> **Selection**
---
By 1965, both sides had thousands of missiles arranged in their Nuclear Triads. A successful attack from the other side would be certain to draw a response. This is called “second strike” capability. American planners considered that nuclear weapons equivalent to 400 million tons of TNT would be enough to destroy the Soviet Union’s capability to make war; the Soviet Union probably had a similar number in mind.(11) Given that each side possessed around 10,000 million tons of bombs by the end of the 1960s,(12) any second strike would be on a massive scale. Both sides had a highly credible threat; a successful nuclear strike would return a strike in kind. This is Mutually Assured Destruction, also known by its acronym, “MAD.” Game theory tells us MAD should prevent nuclear war. In theory.

What are the problems with MAD?

We’ve talked a lot about the “D”, Destruction. There is little doubt that both Superpowers had the ability to annihilate the other in a successful strike, hence the “M”, Mutual. Which leaves us with the trickiest letter: “A” for Assured. To consider it, we’ll leave the historical-technical path and return to game theory.

Let’s go back to our game of Chicken, in Table 1 above. We can translate Swerve Last to Fire First and Swerve First to Fire Second – but there is a problem. In Table 1, the situation where you Swerve First is not such a terrible outcome. You are the Chicken, but you will survive. In Global Thermonuclear War, the situation where your opponent Fires First and you Fire Second is really bad. We need to modify the table; maybe to something like this:

We can quibble about the exact values here. For example, I assume you would prefer to be attacked by a second-strike rather than a first, but it could easily be the other way.(13) What really matters – and should make you feel a bit better – is that the outcome where neither side fires its Nukes is stable. Deterrence has worked. The prospect of nuclear war is so terrible that neither side will start one. This is what we hoped MAD would do, so QED.(14)
---
> **Given information**
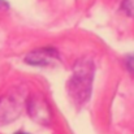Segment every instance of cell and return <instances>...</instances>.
I'll return each mask as SVG.
<instances>
[{
	"instance_id": "cell-1",
	"label": "cell",
	"mask_w": 134,
	"mask_h": 134,
	"mask_svg": "<svg viewBox=\"0 0 134 134\" xmlns=\"http://www.w3.org/2000/svg\"><path fill=\"white\" fill-rule=\"evenodd\" d=\"M94 77V63L90 57H82L73 69V77L68 82V91L77 104H82L91 94V83Z\"/></svg>"
},
{
	"instance_id": "cell-2",
	"label": "cell",
	"mask_w": 134,
	"mask_h": 134,
	"mask_svg": "<svg viewBox=\"0 0 134 134\" xmlns=\"http://www.w3.org/2000/svg\"><path fill=\"white\" fill-rule=\"evenodd\" d=\"M26 107H27V112L35 121L42 124H47L49 121L51 119L49 105L42 95H31L26 100Z\"/></svg>"
},
{
	"instance_id": "cell-3",
	"label": "cell",
	"mask_w": 134,
	"mask_h": 134,
	"mask_svg": "<svg viewBox=\"0 0 134 134\" xmlns=\"http://www.w3.org/2000/svg\"><path fill=\"white\" fill-rule=\"evenodd\" d=\"M22 109V103L17 96H7L0 102V122H9L14 120Z\"/></svg>"
},
{
	"instance_id": "cell-4",
	"label": "cell",
	"mask_w": 134,
	"mask_h": 134,
	"mask_svg": "<svg viewBox=\"0 0 134 134\" xmlns=\"http://www.w3.org/2000/svg\"><path fill=\"white\" fill-rule=\"evenodd\" d=\"M53 57H57V51L56 49H53V48H41V49H37L34 52H30L25 57V61L30 65L46 66V65L49 64V61Z\"/></svg>"
},
{
	"instance_id": "cell-5",
	"label": "cell",
	"mask_w": 134,
	"mask_h": 134,
	"mask_svg": "<svg viewBox=\"0 0 134 134\" xmlns=\"http://www.w3.org/2000/svg\"><path fill=\"white\" fill-rule=\"evenodd\" d=\"M121 9L130 17H134V0H124L121 4Z\"/></svg>"
},
{
	"instance_id": "cell-6",
	"label": "cell",
	"mask_w": 134,
	"mask_h": 134,
	"mask_svg": "<svg viewBox=\"0 0 134 134\" xmlns=\"http://www.w3.org/2000/svg\"><path fill=\"white\" fill-rule=\"evenodd\" d=\"M126 65H128V68H129L130 72H134V57L133 56H129V57H128V60H126Z\"/></svg>"
},
{
	"instance_id": "cell-7",
	"label": "cell",
	"mask_w": 134,
	"mask_h": 134,
	"mask_svg": "<svg viewBox=\"0 0 134 134\" xmlns=\"http://www.w3.org/2000/svg\"><path fill=\"white\" fill-rule=\"evenodd\" d=\"M16 134H26V133H22V132H18V133H16Z\"/></svg>"
}]
</instances>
---
> **Exercises to complete**
a - Using the passage on Mutually Assured Destruction, decide whether each statement agrees with it: (i) American planners judged that nuclear weapons equal to 400 million tons of TNT would suffice to destroy the Soviet Union's capability to make war; (ii) by the end of the 1960s, each side held around 1,000 million tons of bombs; (iii) the author treats "Assured" as the most difficult letter of the acronym. Answer yes or no for each, and quote the words of the passage that decide it.
b - Extend the passage on Mutually Assured Destruction by writing what comes after its final sentence.

> **Answers to the problems**
a -
(i) Yes: "American planners considered that nuclear weapons equivalent to 400 million tons of TNT would be enough to destroy the Soviet Union’s capability to make war"
(ii) No: "each side possessed around 10,000 million tons of bombs by the end of the 1960s"
(iii) Yes: "Which leaves us with the trickiest letter: “A” for Assured."

b -
Unfortunately, there is a problem. In the real world, both sides have a third option, “do not retaliate.” There are many reasons why a Superpower might not actually conduct a second strike. They could be unable to or could choose not to. Maybe their weapons don’t work; after all, 400 million tons of TNT just exploded somewhere. Even launch detection was a real question in the 1960s. If you don’t know whether the other guy fired his missiles, how can you be sure you’ll strike back?

Let’s look at our game again, including the option not to retaliate.

Our first three-choice game, it looks confusing, but it’s not so difficult. The four outcomes in the bottom-right represent situations where nobody fires their bombs first. If nobody fires first, there is never a nuclear war and everybody wins. The other outcomes show what happens with the three possible responses to an attack. If you retaliate, you end up in the same situation as in Table 2. But if you hold your fire, it is worse. On the other hand, your opponent is even better than if the war never happened. If you get nuked and don’t fire back, the other guy dominates the world.

Fortunately, when both sides play “Retaliate” the game is still stable. However, the situation changes if your opponent plays Never. If you know he is doing this, you could fire your missiles immediately, winning the war. Recall that in game theory, players are always rational. In Table 3, Retaliate always performs as well or better than Never. Therefore, no player will ever choose Never and we are safe.(15)

But is our game truly descriptive of the real-world? Consider the situation where you are facing an imminent incoming strike and must decide what to do. The attack will destroy your entire country, probably killing half of your population and rendering your land uninhabitable for a long time. Given that this will happen no matter what – are you sure you would fire back? If you hold fire, your country will be destroyed, but your opponents’ will survive. Not a great situation, but a retaliation would kill hundreds of millions more and possibly result in the extinction of humanity. Not so easy to pull the trigger. If you think you might be better off not retaliating, it leads to a new game:

The key point to notice is that {First, Never} is now, unfortunately, a Nash Equilibrium, while neither {Retaliate, Never} nor {Never, Never} is stable. Therefore, game theory tells us that, if one player chooses Never, the other will immediately launch a full strike. This means that even if you aren’t sure you will Retaliate, you must make your opponent think you will. And, if you suspect your opponent of weakness, you must consider Firing First.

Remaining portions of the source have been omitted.